Schilling gave me a genuine look of mingled pity and admiration. “I suppose you know what you're about,” said he, “but I think you're making a mistake.”

“Thanks, Ned,” said I—he had been my head clerk a few years before, and I had got him the chance with Roebuck which he had improved so well. “I'm going to have some fun. Can't live but once.”

“I know some people,” said he significantly, “who would go to any lengths to get an enemy out of the way.” He had lived close enough to Roebuck to peer into the black shadows of that satanic mind, and dimly to see the dread shapes that lurked there.

“I'm the safest man on Manhattan Island for the present,” said I.

“You remember Woodrow? I've always believed that he was murdered, and that the pistol they found beside him was a 'plant.'”

“You'd kill me yourself, if you got the orders, wouldn't you?” said I good-humoredly.

“Not personally,” replied he in the same spirit, yet serious, too, at bottom. “Inspector Bradlaugh was telling me, the other night, that there were easily a thousand men in the slums of the East Side who could be hired to kill a man for five hundred dollars.”

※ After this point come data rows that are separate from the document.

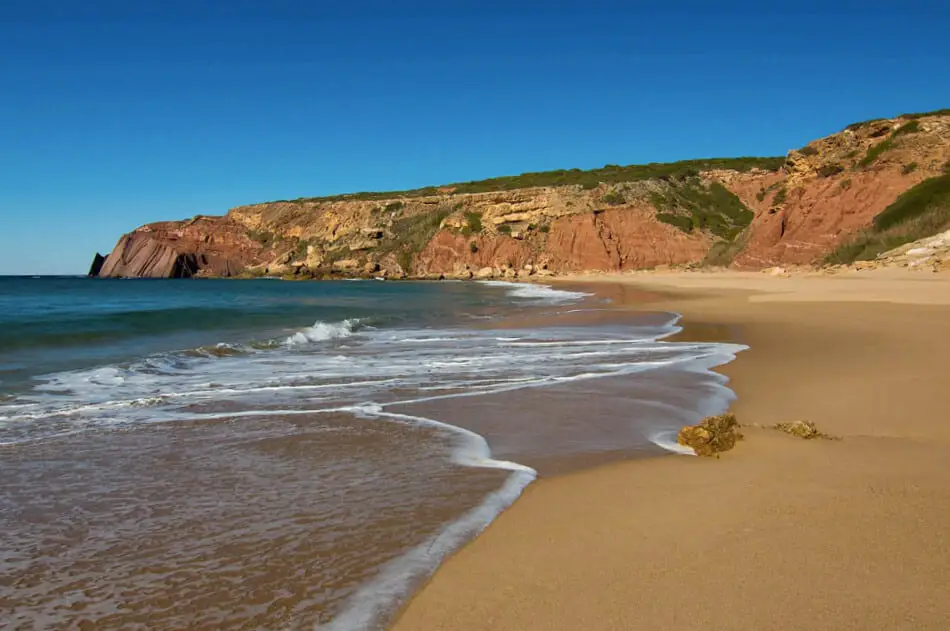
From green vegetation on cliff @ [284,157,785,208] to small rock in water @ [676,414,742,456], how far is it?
7912cm

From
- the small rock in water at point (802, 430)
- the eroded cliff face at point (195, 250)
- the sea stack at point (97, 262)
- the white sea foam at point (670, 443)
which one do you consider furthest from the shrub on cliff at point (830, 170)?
the sea stack at point (97, 262)

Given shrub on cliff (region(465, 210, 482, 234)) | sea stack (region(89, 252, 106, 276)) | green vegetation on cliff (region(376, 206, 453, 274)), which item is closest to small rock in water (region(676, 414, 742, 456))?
shrub on cliff (region(465, 210, 482, 234))

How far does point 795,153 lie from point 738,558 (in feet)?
157

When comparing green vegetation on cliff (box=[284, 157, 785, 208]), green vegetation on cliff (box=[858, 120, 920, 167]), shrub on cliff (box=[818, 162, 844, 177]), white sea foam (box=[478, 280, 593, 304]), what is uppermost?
green vegetation on cliff (box=[284, 157, 785, 208])

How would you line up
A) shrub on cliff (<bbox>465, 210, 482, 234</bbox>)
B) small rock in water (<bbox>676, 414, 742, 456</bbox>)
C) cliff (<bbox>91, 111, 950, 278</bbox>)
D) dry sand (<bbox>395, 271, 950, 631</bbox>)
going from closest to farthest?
dry sand (<bbox>395, 271, 950, 631</bbox>), small rock in water (<bbox>676, 414, 742, 456</bbox>), cliff (<bbox>91, 111, 950, 278</bbox>), shrub on cliff (<bbox>465, 210, 482, 234</bbox>)

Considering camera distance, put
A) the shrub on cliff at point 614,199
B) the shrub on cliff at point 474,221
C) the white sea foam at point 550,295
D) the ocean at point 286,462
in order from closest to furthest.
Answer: the ocean at point 286,462 → the white sea foam at point 550,295 → the shrub on cliff at point 614,199 → the shrub on cliff at point 474,221

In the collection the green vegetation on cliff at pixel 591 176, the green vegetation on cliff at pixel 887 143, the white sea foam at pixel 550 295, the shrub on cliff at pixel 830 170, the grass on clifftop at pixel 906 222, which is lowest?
the white sea foam at pixel 550 295

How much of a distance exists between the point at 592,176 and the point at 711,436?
303ft

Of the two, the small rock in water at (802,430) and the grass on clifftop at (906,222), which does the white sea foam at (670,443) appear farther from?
the grass on clifftop at (906,222)

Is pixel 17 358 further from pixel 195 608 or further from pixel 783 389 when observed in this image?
pixel 783 389

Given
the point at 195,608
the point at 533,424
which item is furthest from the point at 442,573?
the point at 533,424

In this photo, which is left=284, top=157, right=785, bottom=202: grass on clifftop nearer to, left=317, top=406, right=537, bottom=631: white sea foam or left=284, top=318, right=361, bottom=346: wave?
left=284, top=318, right=361, bottom=346: wave

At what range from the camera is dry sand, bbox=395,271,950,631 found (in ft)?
8.05

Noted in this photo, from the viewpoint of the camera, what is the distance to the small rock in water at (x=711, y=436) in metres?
4.79
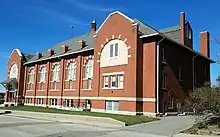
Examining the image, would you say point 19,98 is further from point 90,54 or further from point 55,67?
point 90,54

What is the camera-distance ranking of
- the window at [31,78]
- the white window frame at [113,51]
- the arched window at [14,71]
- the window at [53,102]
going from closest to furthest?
the white window frame at [113,51], the window at [53,102], the window at [31,78], the arched window at [14,71]

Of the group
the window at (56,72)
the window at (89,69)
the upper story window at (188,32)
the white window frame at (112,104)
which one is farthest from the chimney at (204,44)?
the window at (56,72)

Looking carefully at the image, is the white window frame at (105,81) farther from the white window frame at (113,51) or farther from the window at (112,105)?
the white window frame at (113,51)

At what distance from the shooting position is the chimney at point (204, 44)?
4199 centimetres

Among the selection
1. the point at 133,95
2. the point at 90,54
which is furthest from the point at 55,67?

I suppose Schilling, as the directing spirit of a corporation that hid poison by the hogshead in low-priced foods of various kinds, was responsible for hundreds of deaths annually, and for misery of sickness beyond calculation among the poor of the tenements and cheap boarding-houses. Yet a better husband, father and friend never lived. He, personally, wouldn't have harmed a fly; but he was a wholesale poisoner for dividends.

Murder for dividends. Poison for dividends. Starve and freeze and maim for dividends. Drive parents to suicide, and sons and daughters to crime and prostitution—for dividends. Not fair competition, in which the stronger and better would survive, but cheating and swindling, lying and pilfering and bribing, so that the honest and the decent go down before the dishonest and the depraved. And the custom of doing these things so “respectable,” the applause for “success” so undiscriminating, and men so unthinking in the rush of business activity, that criticism is regarded as a mixture of envy and idealism. And it usually is, I must admit.

Schilling lingered. “I hope you won't blame me for lining up against you, Matt,” said he. “I don't want to, but I've got to.”